Sur MacBidouille, il y a un très long topic ou on essaye de trouver l'origine des freezes.

 Il y a plusieurs hypothèses :
 - Un problème de bus AGP
 - Un problème software du Window Server ou d'un driver de carte graphique
 - Un problème sur le réglage du système ventilo/sonde

 Certain ont réussi à virer les freezes en désactivant Quartz Extreme, cependant, cette solution est peut-être incomplète.

 L'autre solution consiste à télécharger les derniers drivers de cartes vidéo, et ça semble régler le problème dans la majorité des cas. Cette version des drivers était dispo pendant quelques jours sur le site Apple, dans un endroit un peu planqué. Certains l'ont téléchargée, il faut donc demander aux personnes qui ont eu le temps de le prendre de vous l'envoyer pour faire un peu plus de tests.


----------



## ymer (29 Septembre 2004)

au moins, si le problème est connu et référencé, on sait qu'il n'y aura pas besoin de renvoyer la bête, et on peux espérer un chtite mise à jour pour tout ça (n'est-ce pas Apple ?   )
Moi j'ai mis le driver de la 6800 et empêché le disque dur de se mettre en veille, 3 jours sans plantage je pris pour que ça continue...


----------



## doc (29 Septembre 2004)

il y à toujours des drivers chez radeon  pour la 9800 mac
Chez moi je ne l'ai plus éteint depuis 3 jours, j'ai désactivé les veillies  et ...  je touche du bois


----------



## doc (30 Septembre 2004)

http://www.ati.com/support/drivers/mac/macosx-ATI-displays-4-4.html

C'EST CA ?


----------



## SuperCed (30 Septembre 2004)

Non, c'est une archive qui se nomme NVidia6800.dmg ou quelque chose comme ça.

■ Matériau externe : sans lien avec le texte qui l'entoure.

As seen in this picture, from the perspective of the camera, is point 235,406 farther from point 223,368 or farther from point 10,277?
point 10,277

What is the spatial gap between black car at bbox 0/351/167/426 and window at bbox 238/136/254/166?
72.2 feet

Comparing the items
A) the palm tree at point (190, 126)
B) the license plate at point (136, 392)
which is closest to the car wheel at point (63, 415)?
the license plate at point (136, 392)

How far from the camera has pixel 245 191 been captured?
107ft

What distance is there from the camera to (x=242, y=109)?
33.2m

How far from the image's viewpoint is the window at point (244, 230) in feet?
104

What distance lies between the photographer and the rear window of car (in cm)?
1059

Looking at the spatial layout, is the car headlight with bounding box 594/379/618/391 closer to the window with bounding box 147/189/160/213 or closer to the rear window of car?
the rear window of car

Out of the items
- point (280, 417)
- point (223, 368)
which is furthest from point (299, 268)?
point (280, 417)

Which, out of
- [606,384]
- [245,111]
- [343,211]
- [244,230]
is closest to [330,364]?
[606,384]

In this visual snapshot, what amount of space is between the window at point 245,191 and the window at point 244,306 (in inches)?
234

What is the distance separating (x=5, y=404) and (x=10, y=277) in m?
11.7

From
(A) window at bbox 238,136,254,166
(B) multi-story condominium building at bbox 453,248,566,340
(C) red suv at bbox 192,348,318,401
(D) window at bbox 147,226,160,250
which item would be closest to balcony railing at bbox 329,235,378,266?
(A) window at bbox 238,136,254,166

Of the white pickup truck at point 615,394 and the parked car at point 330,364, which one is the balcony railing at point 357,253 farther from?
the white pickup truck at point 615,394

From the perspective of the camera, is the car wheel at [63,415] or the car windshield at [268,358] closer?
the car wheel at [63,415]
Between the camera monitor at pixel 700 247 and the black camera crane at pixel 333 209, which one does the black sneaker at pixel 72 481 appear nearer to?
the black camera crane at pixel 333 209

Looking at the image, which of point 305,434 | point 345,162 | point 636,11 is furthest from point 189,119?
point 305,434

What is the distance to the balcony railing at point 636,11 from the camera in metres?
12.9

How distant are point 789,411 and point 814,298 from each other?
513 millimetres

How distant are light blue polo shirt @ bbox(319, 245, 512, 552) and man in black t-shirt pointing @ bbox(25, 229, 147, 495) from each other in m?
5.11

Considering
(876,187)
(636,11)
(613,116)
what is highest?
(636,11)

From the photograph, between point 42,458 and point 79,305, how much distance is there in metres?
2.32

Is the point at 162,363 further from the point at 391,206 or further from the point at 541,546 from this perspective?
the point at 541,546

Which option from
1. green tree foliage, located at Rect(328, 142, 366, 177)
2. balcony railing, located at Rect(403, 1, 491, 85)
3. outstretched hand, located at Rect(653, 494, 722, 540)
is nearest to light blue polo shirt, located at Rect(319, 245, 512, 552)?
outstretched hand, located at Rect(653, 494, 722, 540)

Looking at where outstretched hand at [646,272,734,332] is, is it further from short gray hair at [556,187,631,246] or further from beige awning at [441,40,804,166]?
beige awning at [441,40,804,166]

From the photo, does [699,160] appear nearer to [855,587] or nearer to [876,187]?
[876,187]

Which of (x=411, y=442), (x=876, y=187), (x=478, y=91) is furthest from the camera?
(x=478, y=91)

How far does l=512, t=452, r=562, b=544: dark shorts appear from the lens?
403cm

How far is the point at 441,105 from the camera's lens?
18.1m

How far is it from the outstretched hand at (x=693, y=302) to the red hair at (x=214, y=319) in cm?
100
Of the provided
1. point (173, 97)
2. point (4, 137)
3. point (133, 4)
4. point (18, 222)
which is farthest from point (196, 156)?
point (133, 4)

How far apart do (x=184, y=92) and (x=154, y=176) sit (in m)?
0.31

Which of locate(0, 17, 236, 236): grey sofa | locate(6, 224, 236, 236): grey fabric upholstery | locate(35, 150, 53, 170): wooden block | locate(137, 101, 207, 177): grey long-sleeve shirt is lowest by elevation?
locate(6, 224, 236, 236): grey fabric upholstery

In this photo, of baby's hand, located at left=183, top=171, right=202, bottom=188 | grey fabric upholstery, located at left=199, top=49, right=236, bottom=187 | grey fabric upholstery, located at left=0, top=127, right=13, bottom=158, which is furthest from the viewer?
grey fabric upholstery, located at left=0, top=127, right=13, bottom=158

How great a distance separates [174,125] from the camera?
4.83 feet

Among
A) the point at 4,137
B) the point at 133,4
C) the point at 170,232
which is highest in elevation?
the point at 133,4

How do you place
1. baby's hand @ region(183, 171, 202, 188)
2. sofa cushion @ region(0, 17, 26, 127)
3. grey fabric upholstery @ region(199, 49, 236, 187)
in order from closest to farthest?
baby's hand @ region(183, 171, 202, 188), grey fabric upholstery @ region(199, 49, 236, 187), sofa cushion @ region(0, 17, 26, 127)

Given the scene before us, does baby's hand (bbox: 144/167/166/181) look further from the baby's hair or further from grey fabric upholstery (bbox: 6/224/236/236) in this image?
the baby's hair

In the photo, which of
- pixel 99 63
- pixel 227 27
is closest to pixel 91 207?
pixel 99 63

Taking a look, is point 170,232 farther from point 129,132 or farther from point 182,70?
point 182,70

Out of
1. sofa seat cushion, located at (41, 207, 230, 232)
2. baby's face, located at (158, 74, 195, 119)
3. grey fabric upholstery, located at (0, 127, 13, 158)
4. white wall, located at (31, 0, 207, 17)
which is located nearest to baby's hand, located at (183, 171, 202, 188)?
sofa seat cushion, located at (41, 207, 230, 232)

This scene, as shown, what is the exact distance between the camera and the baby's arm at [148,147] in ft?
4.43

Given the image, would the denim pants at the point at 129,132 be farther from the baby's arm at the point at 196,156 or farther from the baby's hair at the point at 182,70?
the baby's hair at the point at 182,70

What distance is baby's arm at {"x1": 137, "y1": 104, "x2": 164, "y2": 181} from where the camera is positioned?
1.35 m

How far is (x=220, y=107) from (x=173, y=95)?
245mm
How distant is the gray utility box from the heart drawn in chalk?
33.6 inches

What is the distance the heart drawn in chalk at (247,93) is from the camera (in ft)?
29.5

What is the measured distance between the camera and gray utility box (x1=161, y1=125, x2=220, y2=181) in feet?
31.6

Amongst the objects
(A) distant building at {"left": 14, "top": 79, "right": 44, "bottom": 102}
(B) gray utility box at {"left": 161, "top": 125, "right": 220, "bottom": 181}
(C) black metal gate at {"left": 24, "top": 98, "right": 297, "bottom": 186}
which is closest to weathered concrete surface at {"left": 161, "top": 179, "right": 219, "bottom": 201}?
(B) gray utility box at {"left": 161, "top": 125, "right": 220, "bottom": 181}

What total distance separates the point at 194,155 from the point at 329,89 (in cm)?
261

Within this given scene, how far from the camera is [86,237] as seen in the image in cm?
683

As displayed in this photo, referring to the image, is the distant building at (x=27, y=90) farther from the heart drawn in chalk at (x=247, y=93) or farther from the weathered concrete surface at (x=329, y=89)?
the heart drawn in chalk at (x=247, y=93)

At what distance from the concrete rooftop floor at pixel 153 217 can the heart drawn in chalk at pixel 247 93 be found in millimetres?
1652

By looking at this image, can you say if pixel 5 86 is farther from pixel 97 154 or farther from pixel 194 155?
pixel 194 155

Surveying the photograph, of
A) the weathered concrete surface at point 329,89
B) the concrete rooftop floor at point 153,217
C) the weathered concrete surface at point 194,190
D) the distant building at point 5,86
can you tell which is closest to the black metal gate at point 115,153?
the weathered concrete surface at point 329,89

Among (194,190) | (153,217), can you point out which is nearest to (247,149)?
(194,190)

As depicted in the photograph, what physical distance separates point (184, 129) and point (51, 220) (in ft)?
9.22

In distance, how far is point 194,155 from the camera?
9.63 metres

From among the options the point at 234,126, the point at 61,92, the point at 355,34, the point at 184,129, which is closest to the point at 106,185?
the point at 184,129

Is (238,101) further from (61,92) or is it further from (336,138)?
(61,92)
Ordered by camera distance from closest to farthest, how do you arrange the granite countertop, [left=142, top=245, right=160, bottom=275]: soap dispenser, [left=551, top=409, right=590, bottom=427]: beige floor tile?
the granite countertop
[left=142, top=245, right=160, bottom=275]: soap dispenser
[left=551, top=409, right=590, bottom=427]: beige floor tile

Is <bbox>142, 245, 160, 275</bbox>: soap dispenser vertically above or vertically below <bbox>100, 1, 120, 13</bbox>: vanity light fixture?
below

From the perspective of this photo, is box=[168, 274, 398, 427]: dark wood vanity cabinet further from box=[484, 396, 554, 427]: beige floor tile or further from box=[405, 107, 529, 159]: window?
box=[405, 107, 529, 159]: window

   Sur MacBidouille, il y a quelques personnes qui ont pu le télécharger, et ça marche dans la plupart des cas.

   C'est sur le topic qui concerne les problèmes du G5, dans les deux ou 3 dernières pages.

   Je ne peux pas donner le lien car le forum MacBidouille est hors service pendant que j'écris ce message.

  EDIT : évidemment, il ne faut pas se fier au nom de l'archive, les drivers ATI sont aussi mis à jour dans cette update.


 Donc l'archive s'appelle NVIDIAGeForce6800.dmg
 Il faut demander aux membres du forum MacBidouille s'ils sont d'accord pour vous l'envoyer.


----------



## ymer (1 Octobre 2004)

malheuresement je n'ai plus le dmg.... est-ce qu'on peux passer directement un .pkg car il me semble que je l'ai gardé...
Ceci dit chez moi ça limite visiblement le nombre de freeze, mais ne l'éradique pas : premier freeze depuis lundi hier soir vers 10 heures...


----------



## doc (1 Octobre 2004)

c'est un peu ce que dit le support apple care  : oui mais cela ne ressoud pas tout ....  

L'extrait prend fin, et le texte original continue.